They spent the night in the cave, huddled together for warmth. They could not run the risk of lighting a fire since they had no idea how close the “enemy” were. (Inevitably they thought of the other side as the enemy; now more than ever after what had happened to Ngenzi’s two native boys.) Stephanie found it hard to sleep. She was not naive by any means; in fact she had probably had a wider experience of life than most American women of her age. But she found it difficult to absorb the events of the afternoon and evening. She shuddered when she thought about poor Thomas and Edouard. Could it be, she wondered, that men like Lowell Kaplan were associated with such bestiality? Could he believe that the end, any end, justified those particular means? She thought back to the time she had spent with Kaplan in Paris. In so many ways, it had been good. But she felt a bitterness now towards the man, an anger which made her almost wish she had never met him.

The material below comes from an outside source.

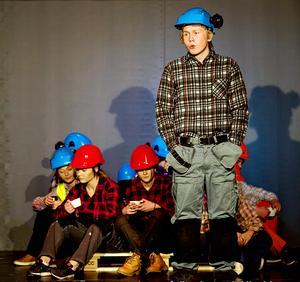 Revyns grundare Erik Karlsson ser fram emot fredagens premiär av Lännviksrevyn.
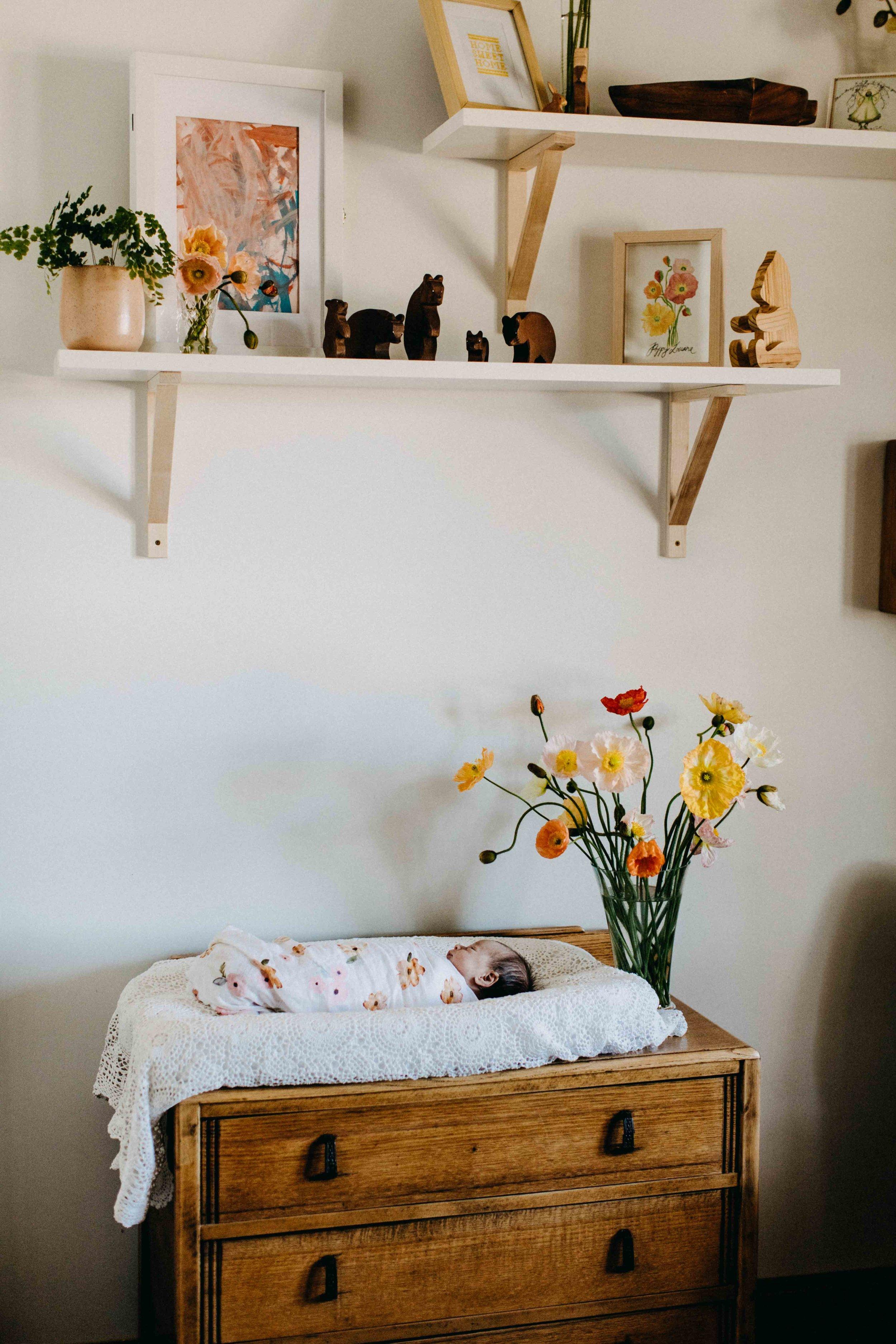 poppy-newborn-the-oaks-family-photographer-www.emilyobrienphotography.net-40.jpg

At last she drifted off to sleep to be awakened when Kodjo slipped out of the cave before dawn.

“Where’s he going, Michel?” Stephanie was instantly alert.

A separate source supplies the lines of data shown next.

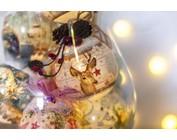 Banderoles, krimpfilms en ornamenten voor Kerstmis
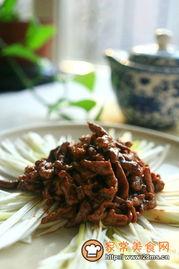 香好味京酱肉丝怎么做好吃   碗里加入两勺甜面酱   加入等量的黄酱(...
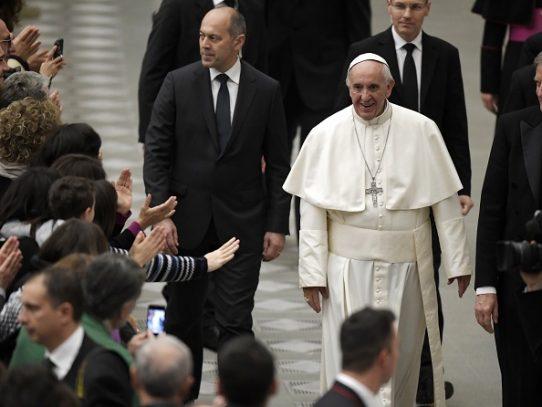 Papa Francisco quiere ofrecer puestos claves en la Curia a laicos y mujeres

Ngenzi was crouched just outside the mouth of the cave watching the rim of the rising sun break over the lip of the crater.

“He’s going to try to drive the monkeys out of the valley.”

“All by himself?”

“That’s all he needs.”

From below they heard the bark of a chimpanzee. “There he goes,” said Ngenzi. “Kodjo’s on his way.”

When he saw her look of astonishment, he explained: “The chimpanzee is the guenon’s historic enemy. It’s an old trick of the trappers. They imitate the bark of the chimpanzee to drive the monkeys in the way they want them to go. Monkeys will run from a chimpanzee when they won’t move for a lion. Kodjo’s an expert.”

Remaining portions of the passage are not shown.